Tesla Shifts 3,500 Jobs to Berlin as US EV Sales Collapse 27%

What You Need to Know
- Tesla adding 1,000 workers at Berlin factory, targeting 7,500 vehicles weekly by October.
- Three investment rounds at Gruenheide site projected to create 3,500 total jobs in assembly and battery production.
- US EV sales dropped 27% year-over-year in Q1 2026 after federal tax credit expired mid-2025.
- European battery-electric vehicle market share reached 20% of new registrations in May, up from 15.3% annually.
Tesla is adding 1,000 workers at its Gruenheide factory east of Berlin and targeting 7,500 vehicles per week by October, the third capacity commitment the company has made at the site within three months. Combined, the three rounds of investment are projected to create 3,500 jobs across vehicle assembly and battery production.
The timing reflects a deliberate geographic pivot. Electric vehicle sales in the US dropped 27% year-over-year in Q1 2026 to roughly 216,400 units after the $7,500 federal tax credit expired mid-2025, and domestic Tesla deliveries fell more than 8% in the same period. Europe is moving the other direction: battery-electric cars took a fifth of all new EU passenger registrations in May, up from 15.3% a year earlier, and Tesla pushed its European market share to 2.3% from 0.9% over the same stretch. Model Y registrations in Germany alone quadrupled year-over-year in March, with France, Denmark, and Sweden each posting registration gains above 46%.

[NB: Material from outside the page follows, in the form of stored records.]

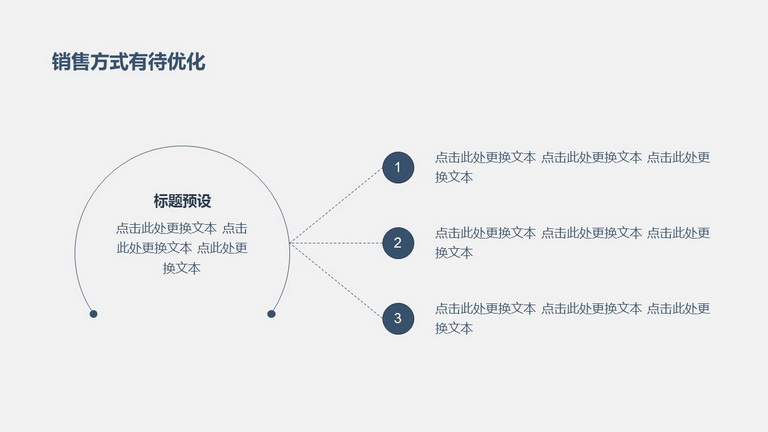 销售方式有待优化

标题预设

点击此处更换文本 点击此处更换文本 点此处更换文本

1

点击此处更换文本 点击此处更换文本 点击此处更换文本

2

点击此处更换文本 点击此处更换文本 点击此处更换文本

3

点击此处更换文本 点击此处更换文本 点击此处更换文本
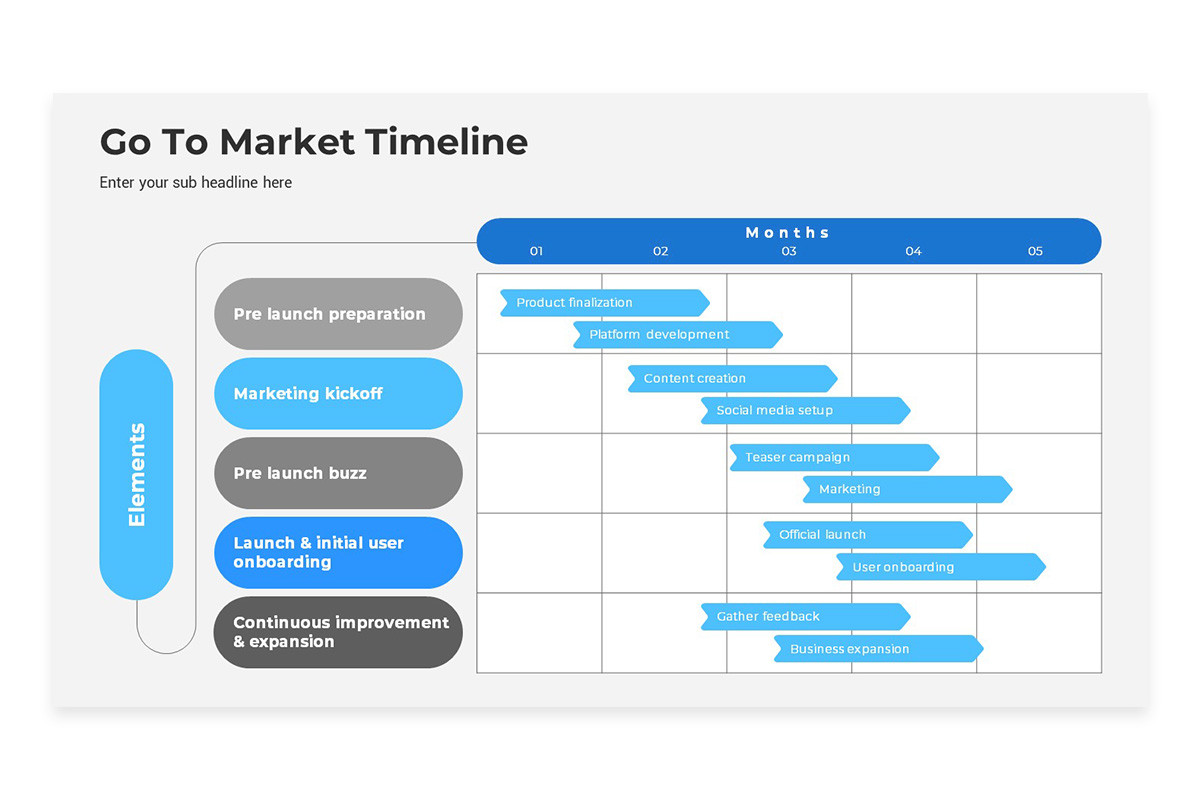 Go To Market Timeline

Enter your sub headline here

Months

01 02 03 04 05

Elements

Pre launch preparation

Product finalization

Platform development

Marketing kickoff

Content creation

Social media setup

Pre launch buzz

Teaser campaign

Marketing

Launch & initial user onboarding

Official launch

User onboarding

Continuous improvement & expansion

Gather feedback

Business expansion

The Berlin plant built just over 200,000 vehicles last year against a listed annual capacity of 375,000, so the factory has been running well below what it was designed to do.

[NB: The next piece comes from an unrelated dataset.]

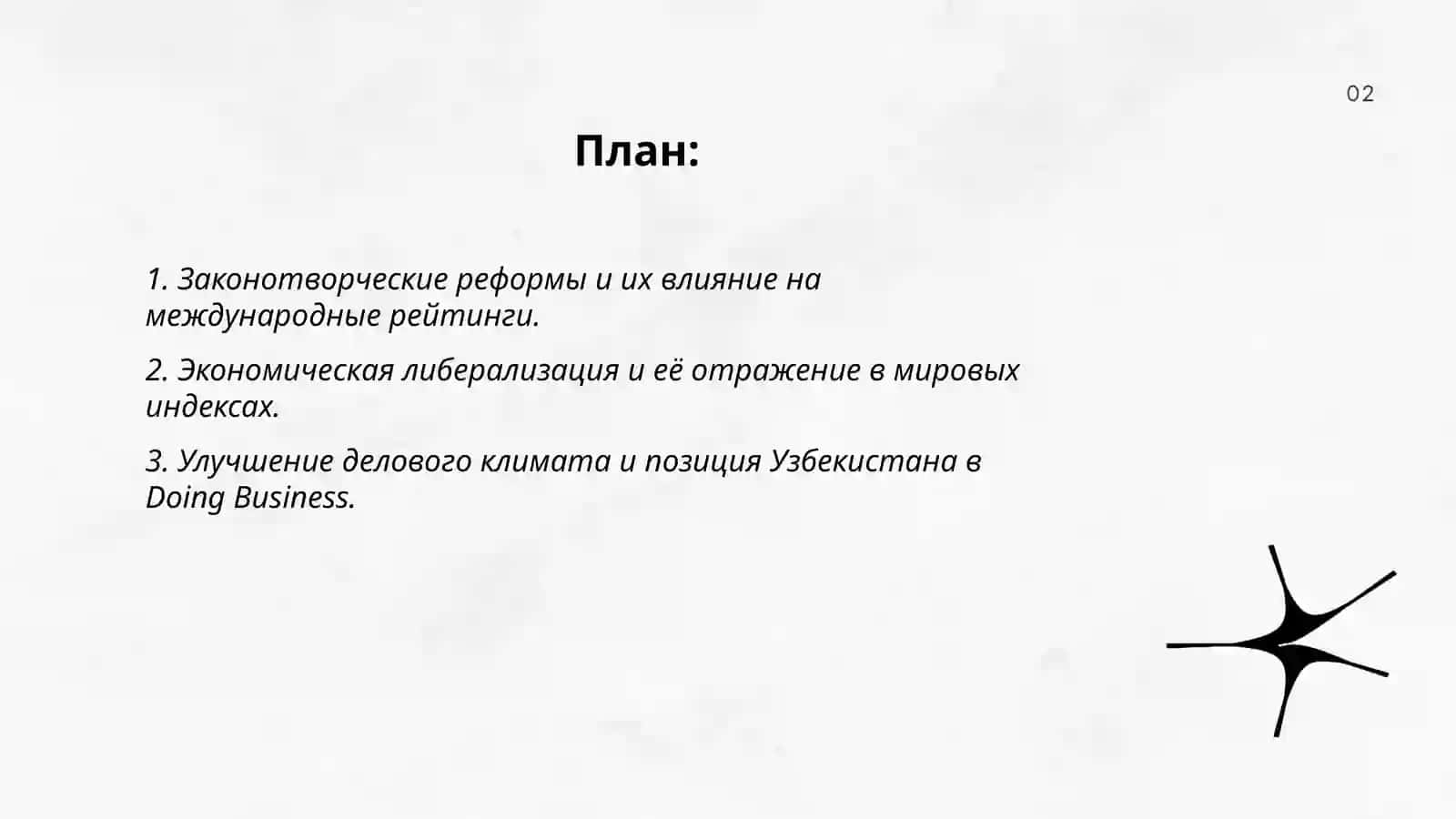 02

План:

1. Законотворческие реформы и их влияние на международные рейтинги.

2. Экономическая либерализация и её отражение в мировых индексах.

3. Улучшение делового климата и позиция Узбекистана в Doing Business.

The Q1 2026 internal production record of 61,000 units suggests the operational floor is rising, but closing the gap to nameplate capacity still requires both the workforce additions and the infrastructure to support them. A battery cell manufacturing line is scheduled to come online in the first half of 2027, which gives the current hiring wave a second purpose beyond near-term assembly output. Tesla is staffing ahead of that line now, when European demand momentum gives it cover to do so. Whether the US market recovers once consumers adjust to the post-credit pricing environment will determine how much weight the Berlin factory ultimately has to carry within Tesla’s global production mix.